Task details: Rewrite the items below, swapping every "white neck feather" for "white throat feather" and leaving everything else as it is.

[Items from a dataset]
+ + + +

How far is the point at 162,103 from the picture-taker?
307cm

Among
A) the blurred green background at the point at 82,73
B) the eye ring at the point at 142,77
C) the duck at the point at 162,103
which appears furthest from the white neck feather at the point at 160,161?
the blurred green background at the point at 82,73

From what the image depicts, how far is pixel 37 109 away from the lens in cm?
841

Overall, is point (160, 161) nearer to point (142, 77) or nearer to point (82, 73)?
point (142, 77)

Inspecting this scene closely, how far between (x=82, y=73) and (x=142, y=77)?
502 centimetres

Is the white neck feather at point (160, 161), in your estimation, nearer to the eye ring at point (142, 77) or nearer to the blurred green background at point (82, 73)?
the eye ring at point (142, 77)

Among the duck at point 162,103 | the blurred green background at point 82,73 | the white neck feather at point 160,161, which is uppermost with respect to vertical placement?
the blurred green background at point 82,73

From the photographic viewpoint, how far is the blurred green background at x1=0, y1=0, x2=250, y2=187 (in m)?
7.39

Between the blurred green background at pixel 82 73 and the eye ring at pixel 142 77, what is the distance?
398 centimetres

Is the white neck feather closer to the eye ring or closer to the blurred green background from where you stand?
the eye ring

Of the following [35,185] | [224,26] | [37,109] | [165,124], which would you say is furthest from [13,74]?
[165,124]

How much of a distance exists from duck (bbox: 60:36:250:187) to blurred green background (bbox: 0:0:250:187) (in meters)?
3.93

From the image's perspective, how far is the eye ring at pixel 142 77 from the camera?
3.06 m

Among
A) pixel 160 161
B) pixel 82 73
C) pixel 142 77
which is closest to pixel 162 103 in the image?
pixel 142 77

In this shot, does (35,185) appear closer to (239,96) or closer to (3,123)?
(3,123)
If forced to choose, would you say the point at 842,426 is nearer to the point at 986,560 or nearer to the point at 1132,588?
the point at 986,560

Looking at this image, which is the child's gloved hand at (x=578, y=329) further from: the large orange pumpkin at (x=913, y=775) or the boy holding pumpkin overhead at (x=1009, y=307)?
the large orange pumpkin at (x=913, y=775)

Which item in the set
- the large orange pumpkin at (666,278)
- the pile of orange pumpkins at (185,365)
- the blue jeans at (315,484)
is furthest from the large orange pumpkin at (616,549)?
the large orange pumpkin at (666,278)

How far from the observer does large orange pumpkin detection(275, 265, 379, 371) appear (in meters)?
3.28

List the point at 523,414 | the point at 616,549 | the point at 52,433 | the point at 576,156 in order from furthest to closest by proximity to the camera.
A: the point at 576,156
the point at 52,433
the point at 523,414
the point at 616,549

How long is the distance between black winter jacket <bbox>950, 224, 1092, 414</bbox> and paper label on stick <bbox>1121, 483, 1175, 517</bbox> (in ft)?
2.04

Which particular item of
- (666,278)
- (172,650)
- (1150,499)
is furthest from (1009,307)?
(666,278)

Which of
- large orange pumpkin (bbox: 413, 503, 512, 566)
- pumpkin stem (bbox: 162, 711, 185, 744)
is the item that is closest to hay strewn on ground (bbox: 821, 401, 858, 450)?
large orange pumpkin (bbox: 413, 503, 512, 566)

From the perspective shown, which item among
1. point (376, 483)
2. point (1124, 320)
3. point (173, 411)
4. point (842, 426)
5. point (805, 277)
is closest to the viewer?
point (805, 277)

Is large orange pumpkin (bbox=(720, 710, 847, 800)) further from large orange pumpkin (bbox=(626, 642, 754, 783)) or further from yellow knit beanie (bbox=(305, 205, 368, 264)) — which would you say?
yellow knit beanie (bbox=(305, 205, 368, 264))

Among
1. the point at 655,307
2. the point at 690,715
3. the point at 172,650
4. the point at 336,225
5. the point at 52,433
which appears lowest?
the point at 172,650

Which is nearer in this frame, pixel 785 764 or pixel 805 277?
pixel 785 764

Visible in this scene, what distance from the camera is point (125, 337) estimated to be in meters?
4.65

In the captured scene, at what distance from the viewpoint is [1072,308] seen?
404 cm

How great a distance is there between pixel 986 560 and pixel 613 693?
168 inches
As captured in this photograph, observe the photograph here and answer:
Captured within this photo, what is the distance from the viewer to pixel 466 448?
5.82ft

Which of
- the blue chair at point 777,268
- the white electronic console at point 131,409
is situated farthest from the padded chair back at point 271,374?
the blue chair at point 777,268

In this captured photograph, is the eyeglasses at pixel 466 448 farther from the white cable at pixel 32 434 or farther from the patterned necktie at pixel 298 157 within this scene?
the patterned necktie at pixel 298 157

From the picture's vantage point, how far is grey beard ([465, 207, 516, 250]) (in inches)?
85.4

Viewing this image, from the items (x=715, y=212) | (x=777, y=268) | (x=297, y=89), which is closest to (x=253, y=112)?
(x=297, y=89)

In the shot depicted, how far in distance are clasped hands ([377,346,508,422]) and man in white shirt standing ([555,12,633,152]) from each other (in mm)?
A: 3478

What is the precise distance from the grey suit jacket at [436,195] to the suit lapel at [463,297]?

+ + + +

Solution to the exercise:
How far is the point at 162,103 from the picture-taker?
307cm

Among
A) the blurred green background at the point at 82,73
B) the eye ring at the point at 142,77
C) the duck at the point at 162,103
which appears furthest from the white throat feather at the point at 160,161?
the blurred green background at the point at 82,73

From what the image depicts, how far is pixel 37 109 away from the lens in cm?
841

Overall, is point (160, 161) nearer to point (142, 77) or nearer to point (82, 73)?
point (142, 77)

Inspecting this scene closely, how far between (x=82, y=73) and (x=142, y=77)?
502 centimetres

Is the white throat feather at point (160, 161), in your estimation, nearer to the eye ring at point (142, 77) or nearer to the blurred green background at point (82, 73)?
the eye ring at point (142, 77)

Among the duck at point 162,103 | the blurred green background at point 82,73 | the white throat feather at point 160,161, which is uppermost with respect to vertical placement?
the blurred green background at point 82,73

From the photographic viewpoint, how far is the blurred green background at x1=0, y1=0, x2=250, y2=187 (in m)?
7.39

Between the blurred green background at pixel 82 73 and the eye ring at pixel 142 77, what is the distance?
398 centimetres

Is the white throat feather closer to the eye ring or closer to the blurred green background from where you stand?
the eye ring

Of the following [35,185] | [224,26] | [37,109] | [165,124], which would you say is furthest from [13,74]?
[165,124]

How much of a distance exists from duck (bbox: 60:36:250:187) to blurred green background (bbox: 0:0:250:187) (in meters)?
3.93

From the image's perspective, how far is the eye ring at pixel 142 77 from the camera?
3.06 m

Among
A) pixel 160 161
B) pixel 82 73
C) pixel 142 77
which is closest to pixel 162 103 in the image?
pixel 142 77

In this shot, does (35,185) appear closer to (239,96) or closer to (3,123)?
(3,123)
If forced to choose, would you say the point at 842,426 is nearer to the point at 986,560 or nearer to the point at 1132,588?
the point at 986,560

Looking at this image, which is the child's gloved hand at (x=578, y=329) further from: the large orange pumpkin at (x=913, y=775) or the boy holding pumpkin overhead at (x=1009, y=307)?
the large orange pumpkin at (x=913, y=775)

Which item in the set
- the large orange pumpkin at (666,278)
- the pile of orange pumpkins at (185,365)
- the blue jeans at (315,484)
is furthest from the large orange pumpkin at (616,549)?
the large orange pumpkin at (666,278)

How far from the observer does large orange pumpkin detection(275, 265, 379, 371) appear (in meters)?
3.28

List the point at 523,414 | the point at 616,549 | the point at 52,433 | the point at 576,156 in order from furthest to closest by proximity to the camera.
A: the point at 576,156
the point at 52,433
the point at 523,414
the point at 616,549

How long is the distance between black winter jacket <bbox>950, 224, 1092, 414</bbox> and paper label on stick <bbox>1121, 483, 1175, 517</bbox> (in ft)?
2.04

Which particular item of
- (666,278)
- (172,650)
- (1150,499)
is furthest from (1009,307)?
(666,278)

Which of
- large orange pumpkin (bbox: 413, 503, 512, 566)
- pumpkin stem (bbox: 162, 711, 185, 744)
is the item that is closest to hay strewn on ground (bbox: 821, 401, 858, 450)?
large orange pumpkin (bbox: 413, 503, 512, 566)

From the perspective shown, which item among
1. point (376, 483)
2. point (1124, 320)
3. point (173, 411)
4. point (842, 426)
5. point (805, 277)
is closest to the viewer?
point (805, 277)

Is large orange pumpkin (bbox=(720, 710, 847, 800)) further from large orange pumpkin (bbox=(626, 642, 754, 783)) or further from yellow knit beanie (bbox=(305, 205, 368, 264)) — which would you say?
yellow knit beanie (bbox=(305, 205, 368, 264))

Among
1. the point at 655,307
2. the point at 690,715
3. the point at 172,650
4. the point at 336,225
5. the point at 52,433
which appears lowest?
the point at 172,650

Which is nearer in this frame, pixel 785 764 or pixel 805 277?
pixel 785 764

Visible in this scene, what distance from the camera is point (125, 337) estimated to be in meters?
4.65

In the captured scene, at what distance from the viewpoint is [1072,308] seen?
404 cm

How great a distance is there between pixel 986 560 and pixel 613 693?
168 inches
As captured in this photograph, observe the photograph here and answer:
Captured within this photo, what is the distance from the viewer to pixel 466 448?
5.82ft

Which of
- the blue chair at point 777,268
- the white electronic console at point 131,409
is situated farthest from the padded chair back at point 271,374?
the blue chair at point 777,268

In this captured photograph, is the eyeglasses at pixel 466 448 farther from the white cable at pixel 32 434 or farther from the patterned necktie at pixel 298 157 within this scene?
the patterned necktie at pixel 298 157

From the picture's vantage point, how far is grey beard ([465, 207, 516, 250]) (in inches)?
85.4

Viewing this image, from the items (x=715, y=212) | (x=777, y=268) | (x=297, y=89), which is closest to (x=253, y=112)?
(x=297, y=89)

In the shot depicted, how far in distance are clasped hands ([377,346,508,422]) and man in white shirt standing ([555,12,633,152]) from each other (in mm)?
A: 3478

What is the precise distance from the grey suit jacket at [436,195] to the suit lapel at [463,297]?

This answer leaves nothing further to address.